[[ Document excerpt, beginning ]]

Running up from the bottom of the pack are two compression straps that secure via quick disconnect clips just above the sleeping bag section access zipper.  Not only do these zippers provide compression, they allow an easy place to lash on "other stuff" such as a ground cloth, rain gear, a sleeping pad, a tent, etc.  Along the bottom of the front are two ice ax loops.

 

  packside

 

 

 

Each side is a mirror image of the other.  Along the bottom is an elasticized mesh bottle holder.  Each holder can accommodate a 1L (32 oz) Nalgene.  There are two compression straps as well.  Both straps run in the horizontal direction.  One is just above the mesh bottle holder and the other is near the top.  Adjacent to the top compression strap is a nylon loop with hook-n-loop closure.  This is referred to as a "keeper" in the literature. 

 

 

packtop

 

 

 

The top of the pack is covered with a removable tip lid.  This lid contains a zipper access.   It is secured at the top of the back of the pack by two quick clips.  The front of the lid is connected by straps that run vertically down the front of the pack along the sides of the kangaroo pocket and secure via adjustable quick clips just below the kangaroo pocket.  By removing any two of the clips (I tend to unclip the front two) the top of the pack can be seen.  There is a 7 in ( 18 cm) extension collar at the top.  This extension collar has its own drawstring, as does the top proper.  Coming over the top is another compression strap that is sewn in on the back of the pack and terminates in the front via a quick clip. It is totally adjustable with the height of the extension collar.

[[ Document excerpt, end ]]

**Work instruction 1:**
Update the backpack description from "Running up from" through "in the literature.", putting "mesh bottle pocket" in place of "mesh bottle holder".
**Work instruction 2:**
Write what comes next in the backpack description, picking up after its last sentence.

[[ Raw data, beginning ]]

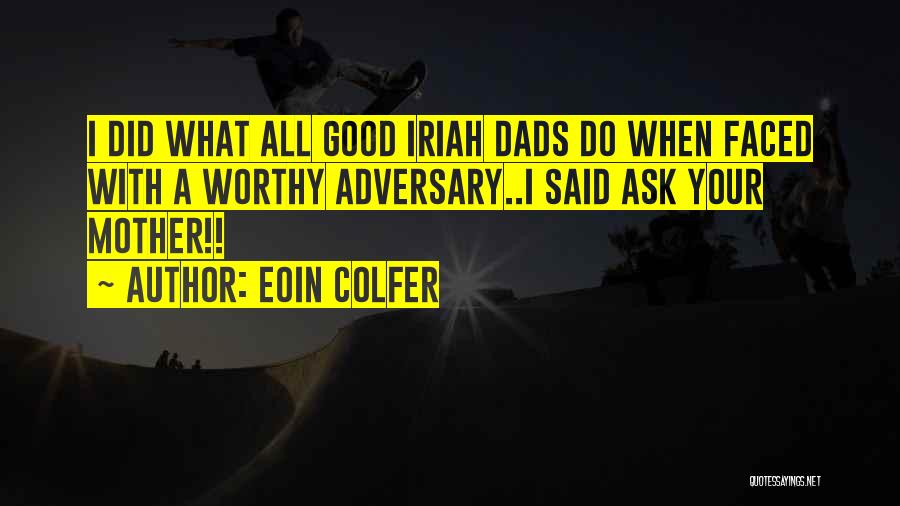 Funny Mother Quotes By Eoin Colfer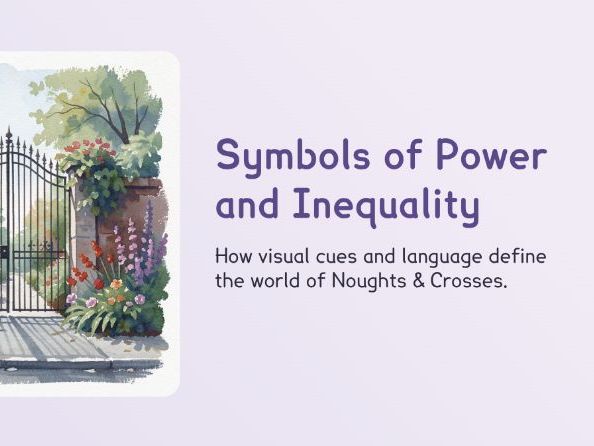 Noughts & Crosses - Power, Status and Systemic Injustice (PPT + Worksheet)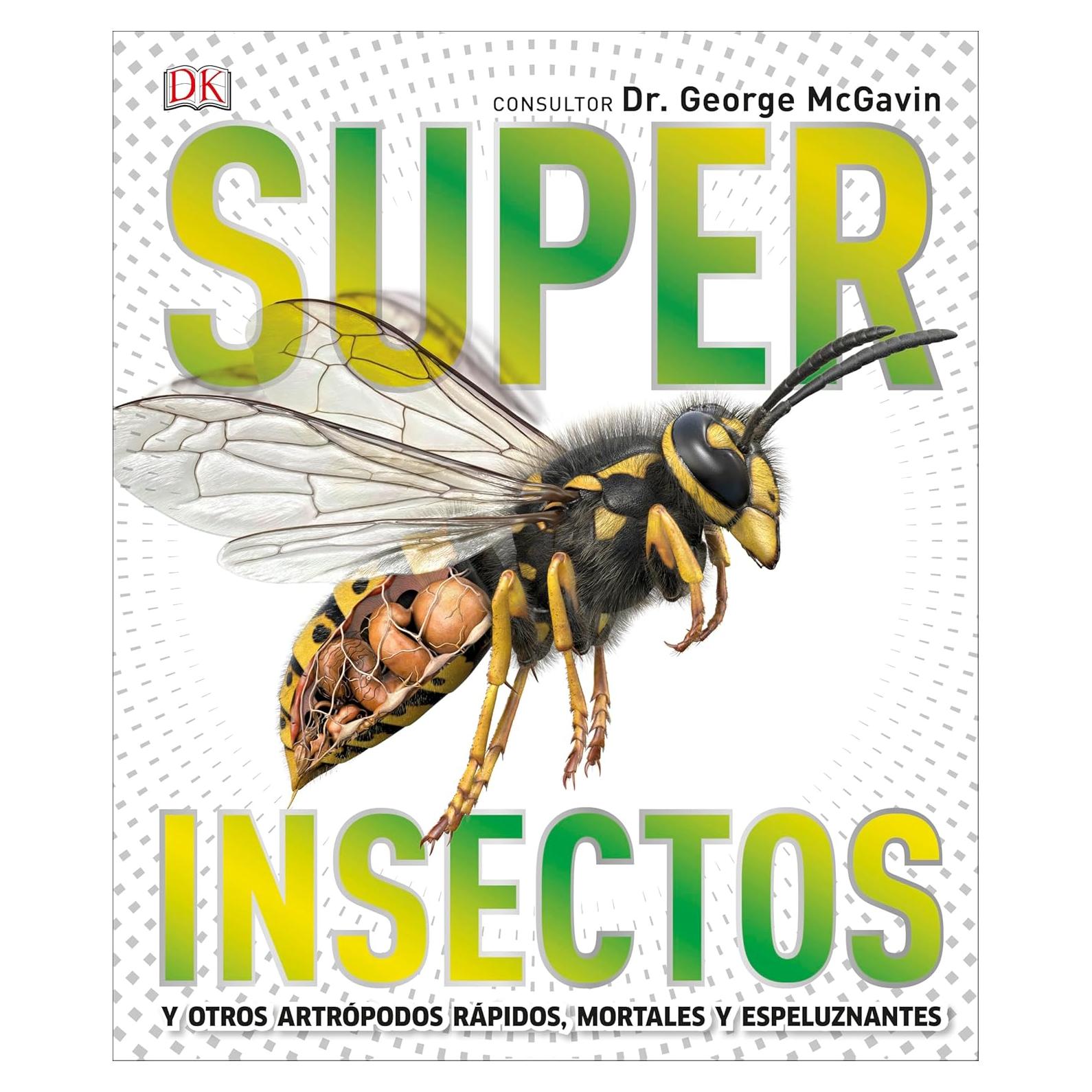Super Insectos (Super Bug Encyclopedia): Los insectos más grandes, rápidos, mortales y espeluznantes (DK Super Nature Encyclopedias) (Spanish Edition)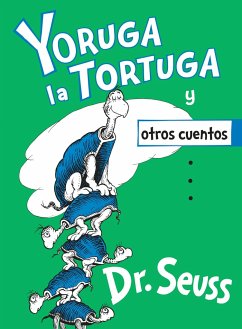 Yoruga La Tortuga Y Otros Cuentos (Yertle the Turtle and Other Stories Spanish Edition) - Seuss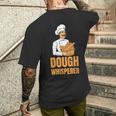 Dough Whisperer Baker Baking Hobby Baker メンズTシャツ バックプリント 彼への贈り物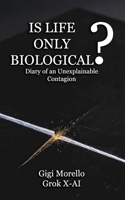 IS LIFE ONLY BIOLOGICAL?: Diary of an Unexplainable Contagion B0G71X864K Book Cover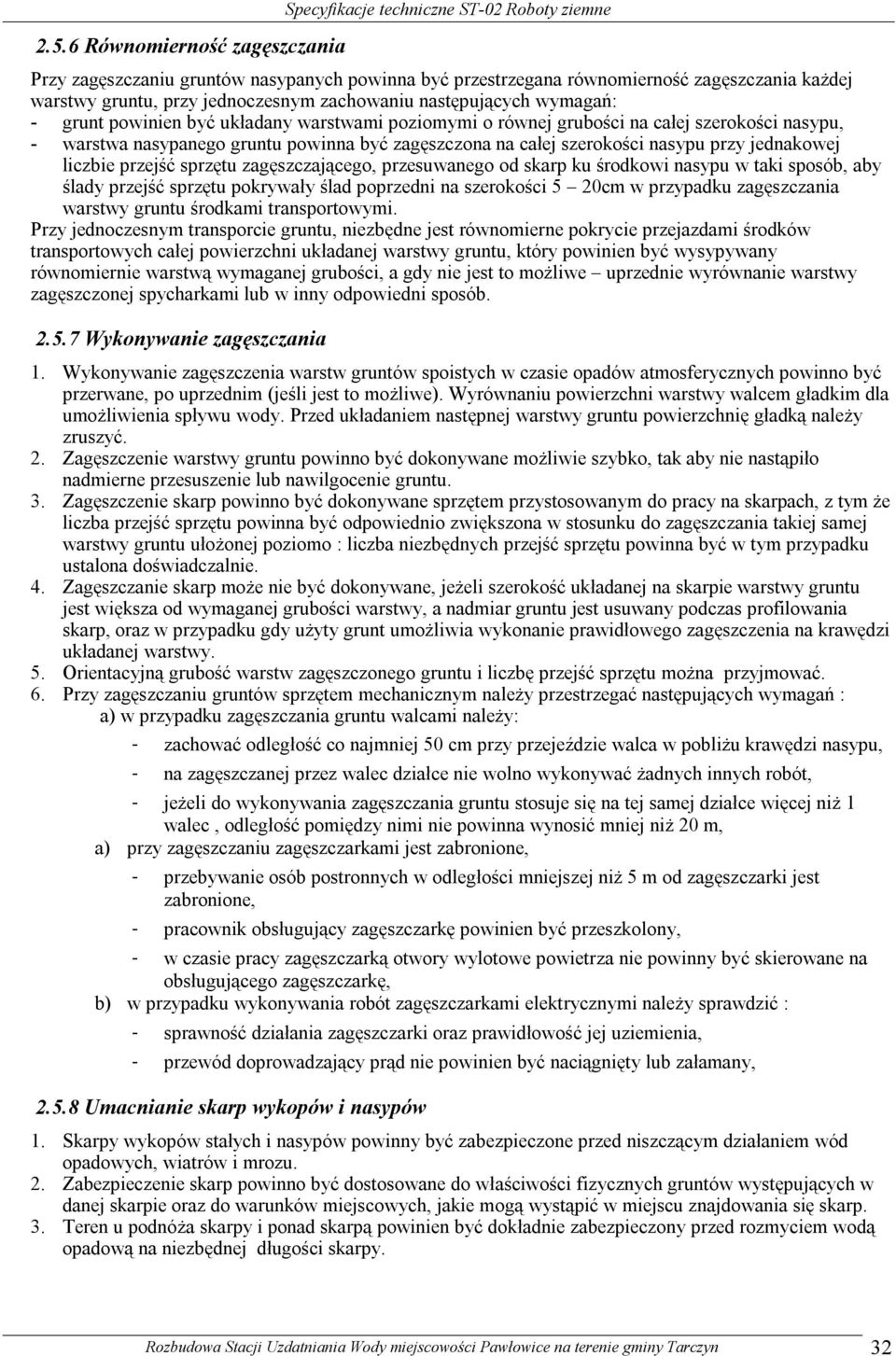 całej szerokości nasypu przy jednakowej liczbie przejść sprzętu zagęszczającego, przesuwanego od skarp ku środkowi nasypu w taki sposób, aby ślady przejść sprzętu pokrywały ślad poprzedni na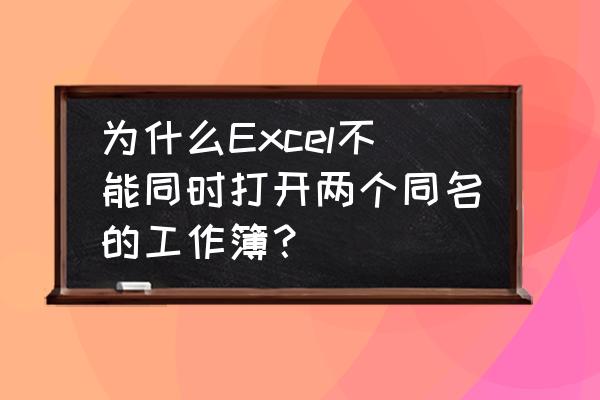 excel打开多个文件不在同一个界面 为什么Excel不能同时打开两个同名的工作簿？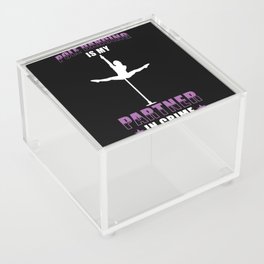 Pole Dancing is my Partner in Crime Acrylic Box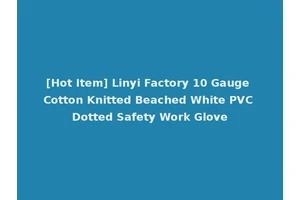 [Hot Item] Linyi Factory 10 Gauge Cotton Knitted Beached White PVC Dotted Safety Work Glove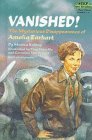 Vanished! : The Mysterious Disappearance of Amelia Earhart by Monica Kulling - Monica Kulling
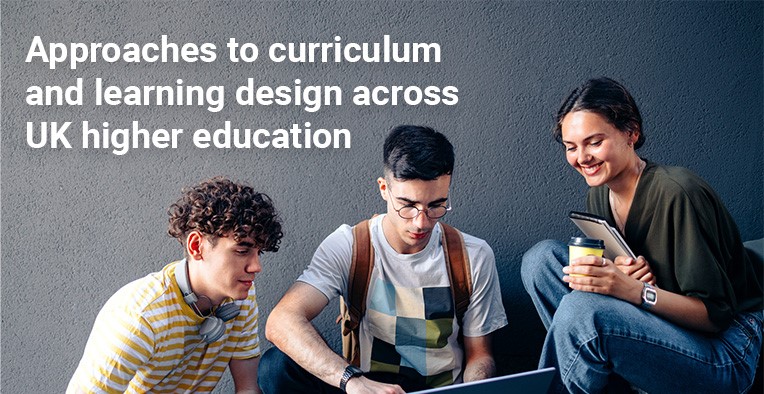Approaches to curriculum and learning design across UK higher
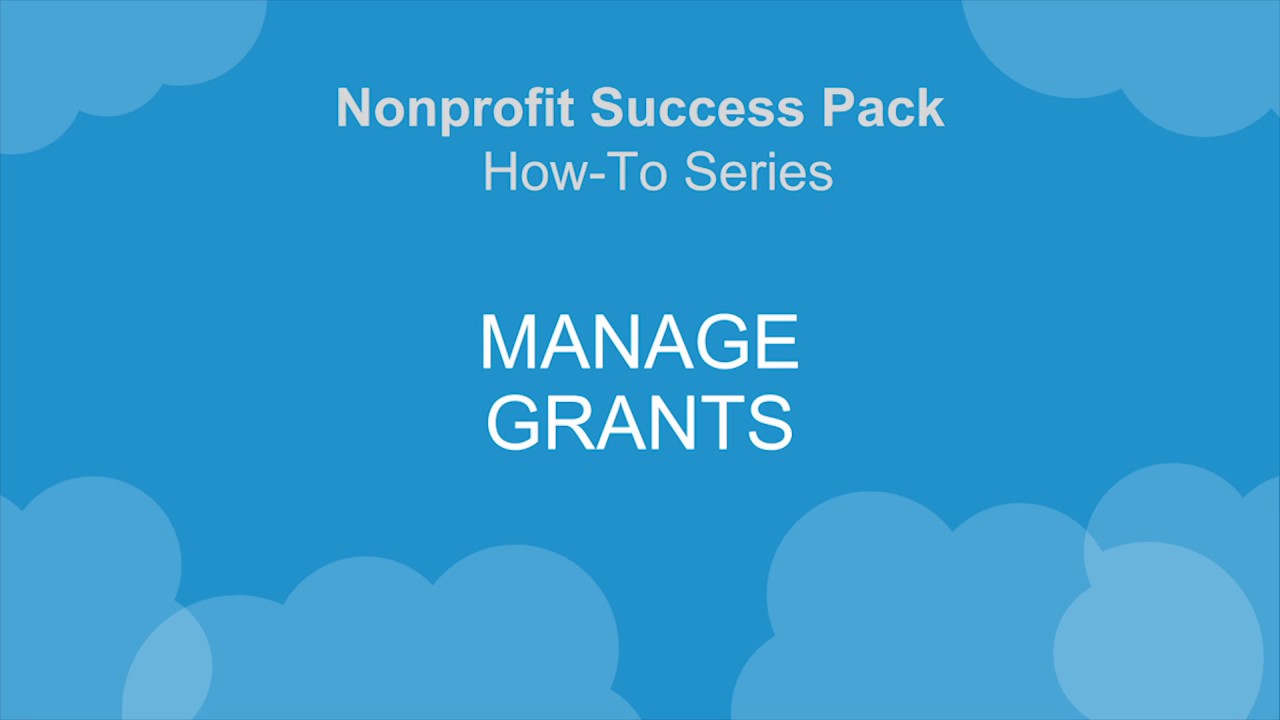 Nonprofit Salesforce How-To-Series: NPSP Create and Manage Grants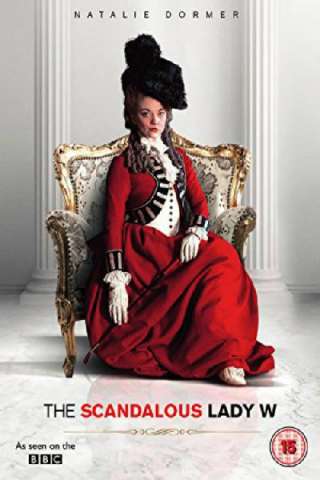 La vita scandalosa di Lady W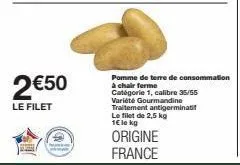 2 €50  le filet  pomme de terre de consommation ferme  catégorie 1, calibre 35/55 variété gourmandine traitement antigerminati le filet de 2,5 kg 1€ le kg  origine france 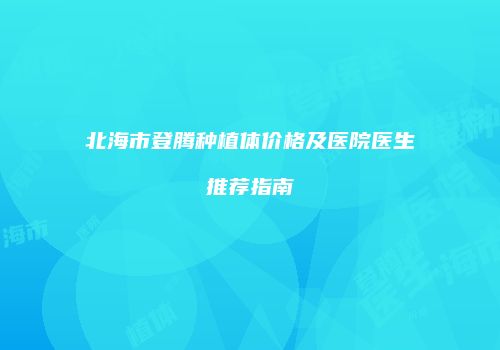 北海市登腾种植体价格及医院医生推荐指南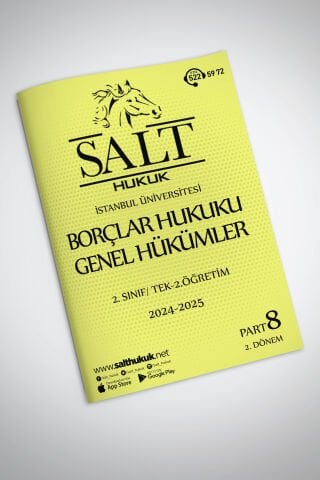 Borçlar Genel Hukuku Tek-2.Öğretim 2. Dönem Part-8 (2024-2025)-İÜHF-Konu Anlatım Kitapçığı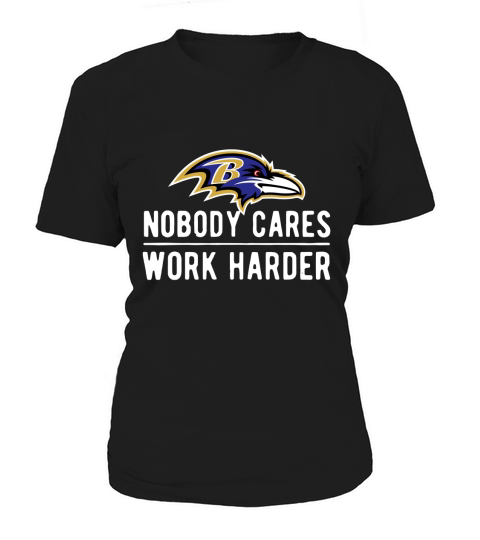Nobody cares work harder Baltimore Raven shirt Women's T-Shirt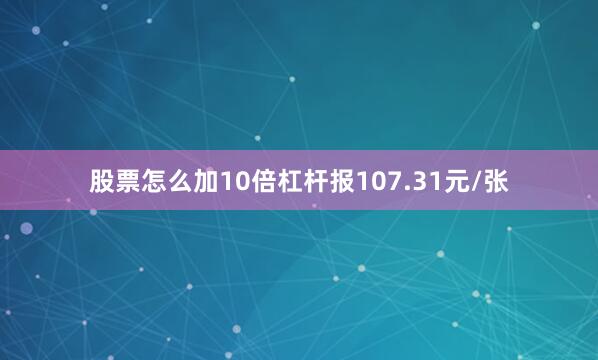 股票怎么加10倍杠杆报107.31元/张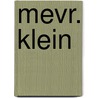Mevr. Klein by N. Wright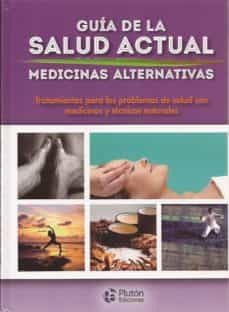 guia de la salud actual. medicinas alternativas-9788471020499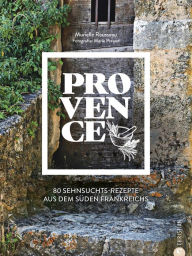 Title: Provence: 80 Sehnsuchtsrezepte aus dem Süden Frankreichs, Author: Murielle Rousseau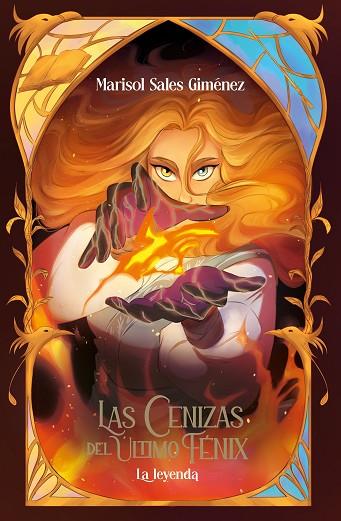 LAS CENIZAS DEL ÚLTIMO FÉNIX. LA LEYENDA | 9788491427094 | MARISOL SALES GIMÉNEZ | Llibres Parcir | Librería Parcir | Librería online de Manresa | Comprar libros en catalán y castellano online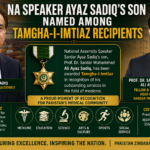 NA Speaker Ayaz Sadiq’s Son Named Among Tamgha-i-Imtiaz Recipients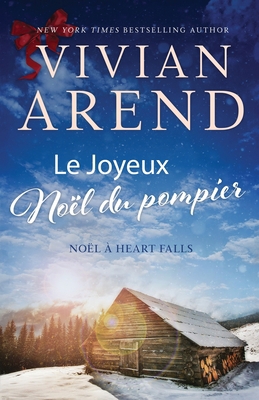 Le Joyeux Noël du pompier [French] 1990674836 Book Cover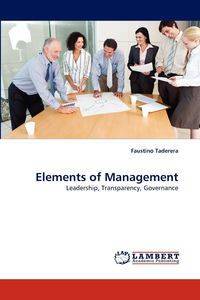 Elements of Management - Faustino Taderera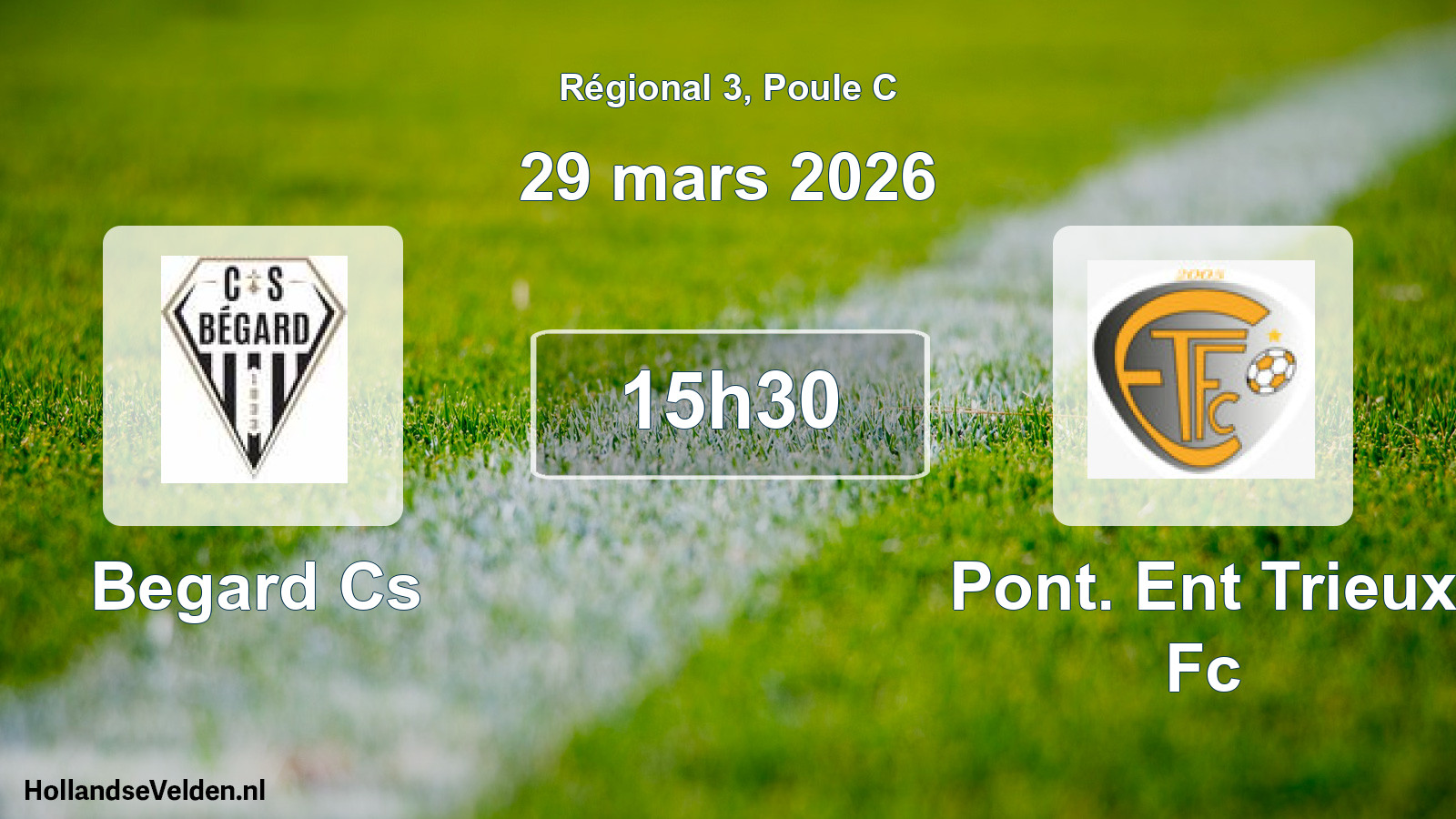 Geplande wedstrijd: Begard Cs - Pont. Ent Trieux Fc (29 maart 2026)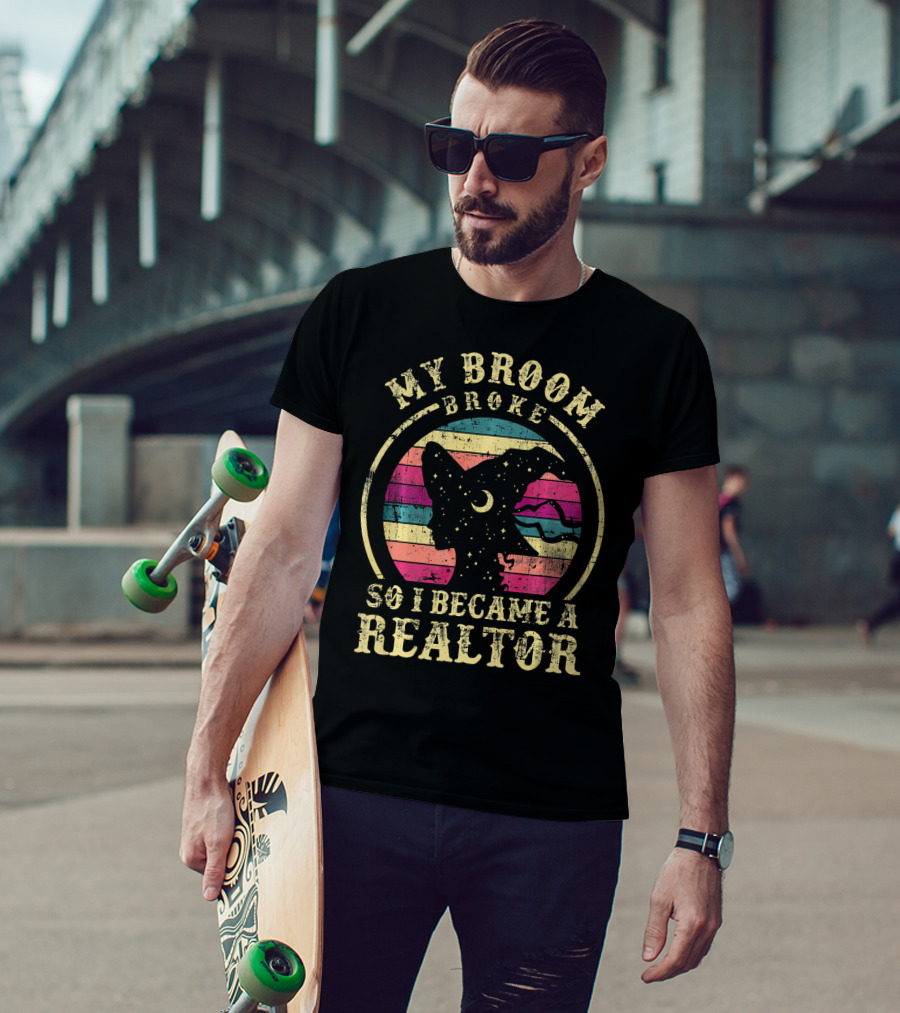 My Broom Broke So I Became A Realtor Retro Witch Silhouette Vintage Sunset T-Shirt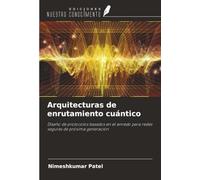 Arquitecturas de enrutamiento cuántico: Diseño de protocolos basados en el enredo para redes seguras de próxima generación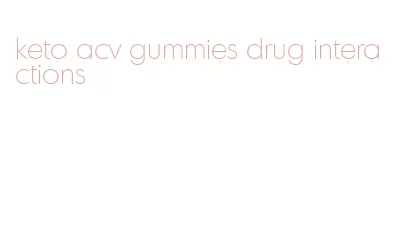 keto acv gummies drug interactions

[[ Raw data, end ]]

**Exercise response 1:**
Running up from the bottom of the pack are two compression straps that secure via quick disconnect clips just above the sleeping bag section access zipper.  Not only do these zippers provide compression, they allow an easy place to lash on "other stuff" such as a ground cloth, rain gear, a sleeping pad, a tent, etc.  Along the bottom of the front are two ice ax loops.

 

  packside

 

 

 

Each side is a mirror image of the other.  Along the bottom is an elasticized mesh bottle pocket.  Each holder can accommodate a 1L (32 oz) Nalgene.  There are two compression straps as well.  Both straps run in the horizontal direction.  One is just above the mesh bottle pocket and the other is near the top.  Adjacent to the top compression strap is a nylon loop with hook-n-loop closure.  This is referred to as a "keeper" in the literature.

**Exercise response 2:**
packback

 

 

 

 

The back of the pack is defined by the large padded mesh back panel extending from the bottom all the way to the top where the shoulder straps are secured.  The shoulder straps are padded with a high -density foam, allowing them to be thin.  The top of each shoulder strap has a load lifting strap.  Across the shoulder straps is the sternum strap.  The sternum strap slides effortlessly up and down along Hypalon slides on each shoulder strap.  Both straps terminate at the top at the yoke.

 

 

 

yoke assy

 

 

 

 

The yoke is an integral part of the torso adjustment system.  I found the adjustment process quick and easy.  To adjust, first remove the top strap to the mesh back panel and run it through the several loops.  Then slip a hand down under where the yoke attaches to the pack body via a large patch of hook-n-loop fastener material and release it from the hook-n-loop.  The yoke can now be easily set anywhere along the Velcro patch, allowing a continuous torso setting anywhere from minimum to maximum. 

 

 

 

hipbelt

 

 

The hipbelt is removed in a similar manner, although the backpanel does not need to be adjusted as it did for the shoulder yoke.  To remove the hipbelt, first undo the side adjustment straps connecting the hipbelt to the pack.  Then, simply slide a hand into the pocket where the hipbelt passes, and separate the two hook-n-loop mating surfaces.  Once separated, the hipbelt can be slid free from the pack.

 

 

mappocket

 

 

 

The hipbelt contains a map pocket on the left side of the wearer's hip.  This pocket measures 3 X 5 in (76 X 127 mm).  The foam in the hipbelt is high density, thereby reducing the overall bulkiness of the belt.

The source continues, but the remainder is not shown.